Le portrait d’une Arabie préislamique comme une « coquille vide » isolée du reste du monde est une construction fictive qui date de la période abbasside. Le motif apologétique est évident : il s’agissait alors de répondre aux accusations d’influences extérieures portées contre le Coran3. Cependant, cette image est démentie par les travaux archéologiques et épigraphiques menés par les historiens, qui montrent que la péninsule était pleinement intégrée aux dynamiques culturelles et religieuses du Proche-Orient antique. En particulier, de nombreux indices suggèrent que la culture et la langue grecques étaient connues des Arabes avant l’islam – en particulier chez les chrétiens. Avec le syriaque, le grec était une langue des Églises orientales – c’était aussi la langue officielle de l’empire byzantin. L’archéologue Leah Di Segni note ainsi que « le grec était la langue écrite qui dominait à la fin de l’Antiquité en Palestine et en Arabie, en particulier chez les chrétiens, qui composaient la majorité de la population dans la région dès la fin du 6e siècle »4. Il existe en outre de nombreuses preuves que l’usage du grec était répandu en Arabie, non seulement dans les villes, mais également dans le désert5. En témoignent, par exemple, les inscriptions bilingues arabe/grec et même grec/araméen découvertes dans la péninsule6. On rappellera également que le Coran comporte des mots empruntés au grec7, ce qui vient conforter l’hypothèse que le milieu coranique était ouvert aux influences de la langue. Dès lors, il n’est guère étonnant de retrouver, à l’intérieur du Coran, des idées et des thèmes issus des textes mythologiques et philosophiques grecs. Nous verrons plusieurs exemples de ce type dans les prochains épisodes.

Références

1↑ Michel Cuypers & Geneviève Gobillot, Idées reçues sur le Coran, entre tradition islamique et lecture moderne, Le Cavalier Bleu, 2014, p. 71.

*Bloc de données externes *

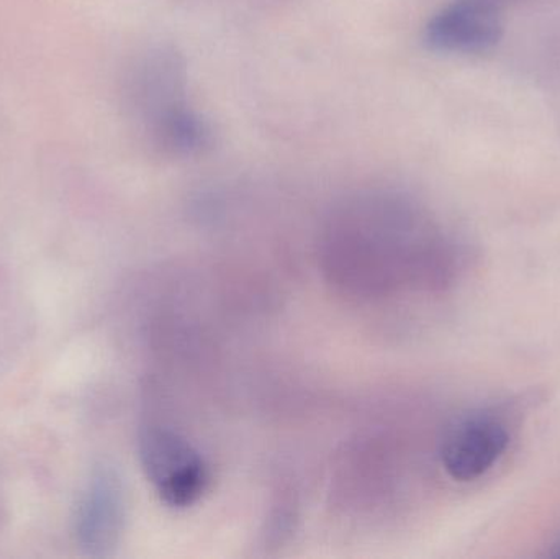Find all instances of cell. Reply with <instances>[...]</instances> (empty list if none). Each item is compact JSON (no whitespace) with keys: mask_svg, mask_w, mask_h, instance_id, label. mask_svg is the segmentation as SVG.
<instances>
[{"mask_svg":"<svg viewBox=\"0 0 560 559\" xmlns=\"http://www.w3.org/2000/svg\"><path fill=\"white\" fill-rule=\"evenodd\" d=\"M127 498L120 473L110 463H98L79 504L75 534L89 557L107 558L124 534Z\"/></svg>","mask_w":560,"mask_h":559,"instance_id":"2","label":"cell"},{"mask_svg":"<svg viewBox=\"0 0 560 559\" xmlns=\"http://www.w3.org/2000/svg\"><path fill=\"white\" fill-rule=\"evenodd\" d=\"M559 557H560V554H559Z\"/></svg>","mask_w":560,"mask_h":559,"instance_id":"7","label":"cell"},{"mask_svg":"<svg viewBox=\"0 0 560 559\" xmlns=\"http://www.w3.org/2000/svg\"><path fill=\"white\" fill-rule=\"evenodd\" d=\"M503 10L490 0H453L424 30L430 48L456 55H479L499 45L503 36Z\"/></svg>","mask_w":560,"mask_h":559,"instance_id":"3","label":"cell"},{"mask_svg":"<svg viewBox=\"0 0 560 559\" xmlns=\"http://www.w3.org/2000/svg\"><path fill=\"white\" fill-rule=\"evenodd\" d=\"M156 118V135L163 147L176 153L190 154L202 150L209 141L206 124L186 105L173 98H166L161 105Z\"/></svg>","mask_w":560,"mask_h":559,"instance_id":"5","label":"cell"},{"mask_svg":"<svg viewBox=\"0 0 560 559\" xmlns=\"http://www.w3.org/2000/svg\"><path fill=\"white\" fill-rule=\"evenodd\" d=\"M138 450L148 479L171 508H189L206 494L209 466L199 450L173 429L143 427Z\"/></svg>","mask_w":560,"mask_h":559,"instance_id":"1","label":"cell"},{"mask_svg":"<svg viewBox=\"0 0 560 559\" xmlns=\"http://www.w3.org/2000/svg\"><path fill=\"white\" fill-rule=\"evenodd\" d=\"M490 2L495 3L497 7L503 10L509 3L518 2V0H490Z\"/></svg>","mask_w":560,"mask_h":559,"instance_id":"6","label":"cell"},{"mask_svg":"<svg viewBox=\"0 0 560 559\" xmlns=\"http://www.w3.org/2000/svg\"><path fill=\"white\" fill-rule=\"evenodd\" d=\"M509 445L505 423L490 414H477L450 430L441 450V462L456 481H476L493 468Z\"/></svg>","mask_w":560,"mask_h":559,"instance_id":"4","label":"cell"}]
</instances>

2↑ Oumar Sankharé, Le Coran et la culture grecque, L’Harmattan, 2014.

3↑ Juan Cole, « Muhammad and Justinian: Roman Legal Traditions and the Qur’an », Journal of Near Eastern Studies, vol. 79 (2), 2020, p. 188.

4↑ Leah Di Segni, « Greek Inscriptions in Transition from the Byzantine to the Early Islamic Period », in Hannah M. Cotton et al. (eds.), From Hellenism to Islam: Cultural and Linguistic Change in the Roman Near East, Cambridge University Press, 2009, p. 356.

5↑ Mohsen Gourdazi, « Peering Behind the Lines », Harvard Theological Review, vol. 113 (3), 2020, p. 433.

6↑ Pierre-Louis Gatier, « Les Jafnides dans l’epigraphie grecque au VIe siècle » in Denis Genequand & Christian J. Robin (eds.), Les Jafnides: Des rois arabes au service de Byzance (VIe siècle de l’ère chrétienne), Éditions de Boccard, 2015, pp. 193-222 ; Ahmad al-Jallad & Ali al-Manaser, « New Epigraphica from Jordan I: A Pre-Islamic Arabic Inscription in Greek Letters and a Greek Inscription from North-Eastern Jordan », Arabian Epigraphic Notes, vol. 1, 2015, pp. 51-70 ; id., « New Epigraphica from Jordan II: Three Safaitic-Greek Partial Bilingual Inscriptions », vol. 2, 2016, pp. 55-66.

7↑ Arthur Jeffery, The Foreign Vocabulary of the Qur’an, Brill, 2007 (première édition : 1937), passim.